From the passage on Red Sea navigation, reproduce word for word the portion starting with "A pilgrim in" and going on through "cannot be described....".

+++ READING TEXT +++

Topography provides other important bounds and constraints. Some areas were very difficult to navigate. The Gulf is one such, but the Red Sea provides the best example. Past Jiddah was especially bad, so that only small specialised ships could make the passage from there to Suez. An Arabic account from the ninth century makes clear the dangers. Ships from the Gulf port of Siraf

put into Judda, where they remain; for their Cargo is thence transported to Kahira [Cairo] by Ships of Kolzum, who are acquainted with the Navigation of the Red Sea, which those of Siraf dare not attempt, because of the extreme Danger, and because this Sea is full of Rocks at the Water's Edge; because also upon the whole Coast there are no Kings, or scarce any inhabited Place; and, in fine, because Ships are every Night obliged to put into some Place of Safety, for Fear of striking upon the Rocks; they sail in the Day time only, and all the Night ride fast at Anchor. This Sea, moreover, is subject to very thick Fogs, and to violent Gales of Wind, and so has nothing to recommend it, either within or without.12

A pilgrim in 1183 wrote of the entry to the important port of Jiddah:

The entry into it is difficult to achieve because of the many reefs and the windings. We observed the art of these captains and the mariners in the handling of their ships through the reefs. It was truly marvellous. They would enter the narrow channels and manage their way through them as a cavalier manages a horse that is light on the bridle and tractable. They came through in a wonderful manner that cannot be described....

+++ SUPPLIED INFORMATION +++

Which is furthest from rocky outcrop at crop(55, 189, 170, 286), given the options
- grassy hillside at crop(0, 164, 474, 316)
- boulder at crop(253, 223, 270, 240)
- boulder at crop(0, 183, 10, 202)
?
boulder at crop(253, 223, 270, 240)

+++

* ANSWER TO THE TASK *
A pilgrim in 1183 wrote of the entry to the important port of Jiddah:

The entry into it is difficult to achieve because of the many reefs and the windings. We observed the art of these captains and the mariners in the handling of their ships through the reefs. It was truly marvellous. They would enter the narrow channels and manage their way through them as a cavalier manages a horse that is light on the bridle and tractable. They came through in a wonderful manner that cannot be described....